One of the more emotive images from Manchester City’s Champions League victory over Real Madrid last Friday was the sight of Kyle Walker dropping to his knees, bowing his head and punching the ground repeatedly in delight after watching Gabriel Jesus hook the ball expertly past Thibaut Courtois to restore their lead.
But it was a three minute spell, soon after Jesus’s delicate finish, that offered a neat illustration of the right back’s talents and significance within Pep Guardiola’s system, and a reminder of why, for all the abilities of Trent Alexander-Arnold and Aaron Wan-Bissaka, Gareth Southgate’s door still remains ajar for Walker.
One moment Walker had stepped into midfield as a second pivot and, from just inside the Real half, was circulating the ball briskly between Rodri and Ilkay Gundogan as City created the space for another attack. Next, he was in an advanced midfield position, receiving the ball 20 yards out and lashing a shot at Courtois that the Real goalkeeper beat away. And then, when Marco Asensio fed a pass into Toni Kroos, Walker read the danger brilliantly, robbing the Real midfielder of the ball with a perfectly timed interception to halt the threat of a counter-attack.
City supporters had great fun posting memes of Walker emptying his pockets that night to reveal a mobile phone, a set of car keys and Hazard, who, admittedly, was well short of full fitness. But Walker’s job was about much more than just marshalling the Belgium forward.
He has become integral not only to the destruction of opposition attacks but the construction of City’s build-up play and, given Guardiola’s determination to play a high line despite the issues at centre-half this season he has made it a priority in the transfer market to address, Walker has probably never been more important to the side. He made nine successful recoveries against Real and the sight of him rushing in to sweep up behind City’s central defenders this term is not uncommon.
If Liverpool’s Alexander-Arnold offers a rare attacking threat and Wan-Bissaka is proving at Manchester United there are not many full-backs better in their own defensive third, Walker is very much the experienced all-rounder. With City’s captain, David Silva, soon to depart, a spot within the players’ leadership team will open up and it would be little surprise if it ended up going to Walker.
It is almost easy to forget, watching Walker’s form before and after what would prove a very troubled lockdown, that it was this time last year that Guardiola opted to bring in another right back, despite what felt like more urgent problems at left back.
Only a couple of months earlier, Walker had signed a contract extension until 2024 but the player was left under no illusions that Joao Cancelo was there to provide direct competition.

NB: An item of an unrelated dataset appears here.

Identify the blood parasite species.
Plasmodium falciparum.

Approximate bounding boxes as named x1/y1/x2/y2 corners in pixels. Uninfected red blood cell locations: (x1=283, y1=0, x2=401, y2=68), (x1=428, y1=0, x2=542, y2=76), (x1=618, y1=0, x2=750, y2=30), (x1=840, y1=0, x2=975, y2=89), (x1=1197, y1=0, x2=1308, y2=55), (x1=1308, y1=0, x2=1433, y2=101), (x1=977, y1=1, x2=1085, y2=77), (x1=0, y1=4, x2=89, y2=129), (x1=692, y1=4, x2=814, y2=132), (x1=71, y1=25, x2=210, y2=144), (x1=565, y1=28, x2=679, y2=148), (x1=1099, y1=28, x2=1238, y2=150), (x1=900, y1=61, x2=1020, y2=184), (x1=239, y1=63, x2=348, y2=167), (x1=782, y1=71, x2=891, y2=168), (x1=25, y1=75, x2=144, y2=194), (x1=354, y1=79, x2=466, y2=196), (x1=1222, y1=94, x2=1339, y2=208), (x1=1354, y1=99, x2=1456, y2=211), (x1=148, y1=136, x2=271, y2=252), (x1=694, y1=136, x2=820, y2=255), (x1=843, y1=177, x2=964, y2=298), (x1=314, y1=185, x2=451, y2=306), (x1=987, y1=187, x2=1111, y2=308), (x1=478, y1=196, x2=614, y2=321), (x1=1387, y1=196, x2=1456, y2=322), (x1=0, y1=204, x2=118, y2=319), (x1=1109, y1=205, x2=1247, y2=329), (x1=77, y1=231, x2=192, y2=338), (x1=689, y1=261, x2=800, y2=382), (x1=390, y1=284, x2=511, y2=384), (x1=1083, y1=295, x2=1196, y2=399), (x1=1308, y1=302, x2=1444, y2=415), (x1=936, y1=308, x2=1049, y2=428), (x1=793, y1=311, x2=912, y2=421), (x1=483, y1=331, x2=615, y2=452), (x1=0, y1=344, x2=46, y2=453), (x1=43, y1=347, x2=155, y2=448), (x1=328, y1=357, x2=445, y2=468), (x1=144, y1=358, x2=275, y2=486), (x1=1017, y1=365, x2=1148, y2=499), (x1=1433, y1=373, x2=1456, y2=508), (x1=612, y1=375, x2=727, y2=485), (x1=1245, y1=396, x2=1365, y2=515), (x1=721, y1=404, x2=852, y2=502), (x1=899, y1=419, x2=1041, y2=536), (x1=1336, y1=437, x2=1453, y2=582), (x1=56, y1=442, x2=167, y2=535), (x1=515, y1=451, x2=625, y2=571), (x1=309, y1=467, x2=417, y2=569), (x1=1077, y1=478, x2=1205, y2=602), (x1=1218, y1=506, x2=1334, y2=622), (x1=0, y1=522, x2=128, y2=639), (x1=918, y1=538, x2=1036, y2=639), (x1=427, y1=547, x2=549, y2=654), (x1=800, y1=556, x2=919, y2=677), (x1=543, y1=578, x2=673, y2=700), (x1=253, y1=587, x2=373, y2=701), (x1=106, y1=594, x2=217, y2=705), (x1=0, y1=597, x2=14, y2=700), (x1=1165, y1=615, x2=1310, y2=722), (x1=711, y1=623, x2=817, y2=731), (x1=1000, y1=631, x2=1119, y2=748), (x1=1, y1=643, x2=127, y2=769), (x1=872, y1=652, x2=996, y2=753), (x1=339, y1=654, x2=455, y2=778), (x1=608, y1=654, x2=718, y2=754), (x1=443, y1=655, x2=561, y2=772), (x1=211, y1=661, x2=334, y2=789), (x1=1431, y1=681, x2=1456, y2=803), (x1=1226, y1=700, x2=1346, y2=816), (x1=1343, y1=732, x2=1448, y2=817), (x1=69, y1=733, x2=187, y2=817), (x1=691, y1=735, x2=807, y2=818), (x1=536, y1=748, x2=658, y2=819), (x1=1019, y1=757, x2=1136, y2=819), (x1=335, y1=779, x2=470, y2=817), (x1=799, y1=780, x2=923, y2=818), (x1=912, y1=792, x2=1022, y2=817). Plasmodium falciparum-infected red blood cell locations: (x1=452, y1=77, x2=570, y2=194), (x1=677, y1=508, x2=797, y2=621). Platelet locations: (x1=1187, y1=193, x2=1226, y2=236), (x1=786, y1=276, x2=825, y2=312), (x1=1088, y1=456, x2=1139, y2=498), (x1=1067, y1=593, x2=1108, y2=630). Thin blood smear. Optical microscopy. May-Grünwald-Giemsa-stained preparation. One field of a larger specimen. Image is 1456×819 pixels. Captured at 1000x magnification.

If Guardiola’s intention was to get a reaction from Walker, he has certainly got that and Cancelo has gradually come to realise that his best chance of getting into the team is at left back. Cancelo’s arrival seems to have given Walker that extra edge Sergio Aguero found once Gabriel Jesus joined the club.
He will be one of the first names on the City team-sheet to face Lyon in their Champions League quarter-final on Saturday and the identity of the opposition provides, in many ways, a timely reminder of the extent of Walker’s resurgence over the past 12 months, and why you might not bet against his belief that he could still be playing Premier League football at 37.
City lost to Lyon in September 2018 and, two months later, were twice forced to come from behind to salvage a 2-2 draw, by which time Walker’s slide in form after a swift return from the World Cup with England was becoming more pronounced. It would even cost the defender his place in the biggest game of the season, at home to Liverpool. And yet, any fears of a more permanent decline taking hold have been emphatically quashed and, now 30, Walker might even be playing the best football of his career.
He had been in line for a return to the England fold in March, before football’s suspension, and, with the player desperate to go to the Euros next summer, he will hope for another chance. With Kieran Trippier and Reece James to call upon in addition to Alexander-Arnold and Wan-Bissaka, Southgate is well stocked at right back. In that sense, whether Walker’s antics during lockdown have a bearing on Southgate’s decision remains to be seen. He was disciplined by City after breaching quarantine rules by hosting a party with two sex workers, for which he issued an immediate apology. But his relationship with Guardiola remains strong and recent suggestions that the player was given reassurances about his City future during talks with the manager were greeted with some bemusement given how influential he has become. As Real discovered.